What to work on – Lines before the one containing "Tanzania, site I07, 2014-05-17" are left out; return that line and every line after it exactly, through the end of the data below.

(Records from a dataset)
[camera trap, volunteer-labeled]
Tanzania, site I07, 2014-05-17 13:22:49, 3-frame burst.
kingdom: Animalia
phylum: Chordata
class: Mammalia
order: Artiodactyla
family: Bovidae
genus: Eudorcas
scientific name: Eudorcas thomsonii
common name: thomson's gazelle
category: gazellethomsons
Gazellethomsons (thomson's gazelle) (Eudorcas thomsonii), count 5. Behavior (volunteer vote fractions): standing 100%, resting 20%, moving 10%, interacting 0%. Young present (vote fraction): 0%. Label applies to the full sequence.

Solution for this exercise –
Tanzania, site I07, 2014-05-17 13:22:49, 3-frame burst.
kingdom: Animalia
phylum: Chordata
class: Mammalia
order: Artiodactyla
family: Bovidae
genus: Eudorcas
scientific name: Eudorcas thomsonii
common name: thomson's gazelle
category: gazellethomsons
Gazellethomsons (thomson's gazelle) (Eudorcas thomsonii), count 5. Behavior (volunteer vote fractions): standing 100%, resting 20%, moving 10%, interacting 0%. Young present (vote fraction): 0%. Label applies to the full sequence.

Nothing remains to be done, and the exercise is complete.